ADAM¶

class ADAM(maxiter=10000, tol=1e-06, lr=0.001, beta_1=0.9, beta_2=0.99, noise_factor=1e-08, eps=1e-10, amsgrad=False, snapshot_dir=None)[source]¶

Adam and AMSGRAD optimizer.

Adam
Kingma, Diederik & Ba, Jimmy. (2014).
Adam: A Method for Stochastic Optimization.     International Conference on Learning Representations.

Adam is a gradient-based optimization algorithm that is relies on adaptive estimates of lower-order moments. The algorithm requires little memory and is invariant to diagonal rescaling of the gradients. Furthermore, it is able to cope with non-stationary objective functions and noisy and/or sparse gradients.

AMSGRAD
Sashank J. Reddi and Satyen Kale and Sanjiv Kumar. (2018).
On the Convergence of Adam and Beyond. International Conference on Learning Representations.

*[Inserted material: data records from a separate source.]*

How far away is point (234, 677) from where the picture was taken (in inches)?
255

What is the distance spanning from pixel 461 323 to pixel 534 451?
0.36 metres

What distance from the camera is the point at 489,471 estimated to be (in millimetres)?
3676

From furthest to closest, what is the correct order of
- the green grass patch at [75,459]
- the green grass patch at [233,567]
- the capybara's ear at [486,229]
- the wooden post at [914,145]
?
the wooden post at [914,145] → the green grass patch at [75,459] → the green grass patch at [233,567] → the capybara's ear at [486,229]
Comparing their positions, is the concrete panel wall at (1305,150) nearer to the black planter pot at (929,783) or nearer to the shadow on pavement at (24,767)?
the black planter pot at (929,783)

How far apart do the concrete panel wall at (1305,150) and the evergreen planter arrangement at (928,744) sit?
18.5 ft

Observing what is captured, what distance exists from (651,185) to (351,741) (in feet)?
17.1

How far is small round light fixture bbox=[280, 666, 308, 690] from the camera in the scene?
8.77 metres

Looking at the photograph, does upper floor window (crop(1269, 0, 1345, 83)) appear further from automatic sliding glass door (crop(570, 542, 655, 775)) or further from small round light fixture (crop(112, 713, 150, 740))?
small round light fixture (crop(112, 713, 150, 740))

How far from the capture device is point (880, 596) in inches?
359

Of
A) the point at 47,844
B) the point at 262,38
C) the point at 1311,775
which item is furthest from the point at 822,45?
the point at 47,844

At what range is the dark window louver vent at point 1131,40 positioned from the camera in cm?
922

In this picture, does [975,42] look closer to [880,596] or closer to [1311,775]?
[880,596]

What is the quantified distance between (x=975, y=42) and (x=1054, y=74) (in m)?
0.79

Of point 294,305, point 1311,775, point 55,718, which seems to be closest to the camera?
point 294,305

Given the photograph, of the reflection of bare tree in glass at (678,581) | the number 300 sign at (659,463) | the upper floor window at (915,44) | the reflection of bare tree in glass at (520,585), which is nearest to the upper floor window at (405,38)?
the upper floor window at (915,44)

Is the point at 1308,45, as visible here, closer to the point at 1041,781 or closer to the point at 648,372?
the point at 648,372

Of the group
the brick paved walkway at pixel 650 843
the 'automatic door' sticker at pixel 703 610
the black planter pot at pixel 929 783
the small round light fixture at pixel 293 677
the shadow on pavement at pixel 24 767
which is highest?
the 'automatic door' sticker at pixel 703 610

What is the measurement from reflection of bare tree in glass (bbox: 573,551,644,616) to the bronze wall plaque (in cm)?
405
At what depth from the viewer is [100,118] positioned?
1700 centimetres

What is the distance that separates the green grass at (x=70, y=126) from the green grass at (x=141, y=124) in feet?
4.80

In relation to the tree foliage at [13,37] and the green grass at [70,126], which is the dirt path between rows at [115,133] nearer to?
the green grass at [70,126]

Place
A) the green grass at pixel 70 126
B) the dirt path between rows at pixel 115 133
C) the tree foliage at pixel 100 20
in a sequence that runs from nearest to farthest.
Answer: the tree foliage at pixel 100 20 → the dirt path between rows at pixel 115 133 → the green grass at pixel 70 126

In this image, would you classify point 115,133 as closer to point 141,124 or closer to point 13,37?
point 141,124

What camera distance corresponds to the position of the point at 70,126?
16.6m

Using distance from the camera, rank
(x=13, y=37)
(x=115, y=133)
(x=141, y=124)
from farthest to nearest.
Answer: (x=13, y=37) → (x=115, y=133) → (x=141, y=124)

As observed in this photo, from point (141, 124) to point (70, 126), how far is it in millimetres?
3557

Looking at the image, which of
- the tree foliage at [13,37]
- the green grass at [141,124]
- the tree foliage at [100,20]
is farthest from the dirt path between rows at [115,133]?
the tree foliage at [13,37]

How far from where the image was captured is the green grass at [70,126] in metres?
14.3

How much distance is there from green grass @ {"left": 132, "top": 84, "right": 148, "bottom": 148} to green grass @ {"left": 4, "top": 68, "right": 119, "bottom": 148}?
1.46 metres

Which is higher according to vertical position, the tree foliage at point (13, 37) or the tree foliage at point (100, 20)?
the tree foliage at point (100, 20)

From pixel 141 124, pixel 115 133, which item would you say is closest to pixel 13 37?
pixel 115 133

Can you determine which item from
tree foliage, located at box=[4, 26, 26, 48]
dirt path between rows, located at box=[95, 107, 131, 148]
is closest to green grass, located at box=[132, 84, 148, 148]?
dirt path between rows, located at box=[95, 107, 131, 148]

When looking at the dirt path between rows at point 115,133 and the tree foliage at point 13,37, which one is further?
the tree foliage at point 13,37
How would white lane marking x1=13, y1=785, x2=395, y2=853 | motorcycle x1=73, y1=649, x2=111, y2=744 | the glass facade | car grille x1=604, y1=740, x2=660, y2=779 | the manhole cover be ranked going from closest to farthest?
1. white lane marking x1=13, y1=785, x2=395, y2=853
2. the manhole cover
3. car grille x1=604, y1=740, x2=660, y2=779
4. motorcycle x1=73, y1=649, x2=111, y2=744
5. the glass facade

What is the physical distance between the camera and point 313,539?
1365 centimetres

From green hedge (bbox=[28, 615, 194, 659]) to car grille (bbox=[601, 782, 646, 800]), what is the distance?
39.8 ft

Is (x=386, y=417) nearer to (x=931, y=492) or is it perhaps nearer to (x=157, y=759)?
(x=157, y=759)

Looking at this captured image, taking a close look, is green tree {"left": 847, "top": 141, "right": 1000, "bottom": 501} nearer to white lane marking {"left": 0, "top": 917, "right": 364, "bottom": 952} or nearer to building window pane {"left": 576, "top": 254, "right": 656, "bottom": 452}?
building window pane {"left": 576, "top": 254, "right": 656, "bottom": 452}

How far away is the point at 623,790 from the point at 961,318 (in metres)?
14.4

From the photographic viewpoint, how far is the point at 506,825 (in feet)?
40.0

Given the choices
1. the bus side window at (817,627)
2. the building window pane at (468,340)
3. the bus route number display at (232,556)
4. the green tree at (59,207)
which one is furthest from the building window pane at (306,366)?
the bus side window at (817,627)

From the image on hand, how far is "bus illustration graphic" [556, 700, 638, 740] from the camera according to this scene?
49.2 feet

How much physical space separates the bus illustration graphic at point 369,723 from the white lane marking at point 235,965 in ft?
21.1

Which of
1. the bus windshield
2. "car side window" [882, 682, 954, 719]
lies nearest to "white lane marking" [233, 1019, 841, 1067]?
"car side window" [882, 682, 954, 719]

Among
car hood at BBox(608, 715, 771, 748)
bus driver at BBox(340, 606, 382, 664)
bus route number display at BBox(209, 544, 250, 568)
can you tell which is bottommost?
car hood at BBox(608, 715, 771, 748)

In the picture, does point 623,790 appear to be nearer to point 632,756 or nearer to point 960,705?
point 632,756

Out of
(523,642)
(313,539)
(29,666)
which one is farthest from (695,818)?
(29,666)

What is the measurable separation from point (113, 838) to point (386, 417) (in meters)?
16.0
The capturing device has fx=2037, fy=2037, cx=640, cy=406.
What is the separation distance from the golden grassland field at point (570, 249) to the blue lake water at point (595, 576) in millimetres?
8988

AMSGRAD (a variant of ADAM) uses a ‘long-term memory’ of past gradients and, thereby, improves convergence properties.

Parameters

maxiter (int) – Maximum number of iterations
tol (float) – Tolerance for termination
lr (float) – Value >= 0, Learning rate.
beta_1 (float) – Value in range 0 to 1, Generally close to 1.
beta_2 (float) – Value in range 0 to 1, Generally close to 1.
noise_factor (float) – Value >= 0, Noise factor
eps (float) – Value >=0, Epsilon to be used for finite differences if no analytic gradient method is given.
amsgrad (bool) – True to use AMSGRAD, False if not
snapshot_dir (Optional[str]) – If not None save the optimizer’s parameter after every step to the given directory

Attributes

`ADAM.bounds_support_level`	Returns bounds support level
`ADAM.gradient_support_level`	Returns gradient support level
`ADAM.initial_point_support_level`	Returns initial point support level
`ADAM.is_bounds_ignored`	Returns is bounds ignored
`ADAM.is_bounds_required`	Returns is bounds required
`ADAM.is_bounds_supported`	Returns is bounds supported
`ADAM.is_gradient_ignored`	Returns is gradient ignored
`ADAM.is_gradient_required`	Returns is gradient required
`ADAM.is_gradient_supported`	Returns is gradient supported
`ADAM.is_initial_point_ignored`	Returns is initial point ignored
`ADAM.is_initial_point_required`	Returns is initial point required
`ADAM.is_initial_point_supported`	Returns is initial point supported
`ADAM.setting`	Return setting

Methods

`ADAM.get_support_level`()	Return support level dictionary
`ADAM.gradient_num_diff`(x_center, f, epsilon)	We compute the gradient with the numeric differentiation in the parallel way, around the point x_center.
`ADAM.load_params`(load_dir)	load params
`ADAM.minimize`(objective_function, …)
`ADAM.optimize`(num_vars, objective_function)	Perform optimization.
`ADAM.print_options`()	Print algorithm-specific options.
`ADAM.save_params`(snapshot_dir)	save params
`ADAM.set_max_evals_grouped`(limit)	Set max evals grouped
`ADAM.set_options`(**kwargs)	Sets or updates values in the options dictionary.
`ADAM.wrap_function`(function, args)	Wrap the function to implicitly inject the args at the call of the function.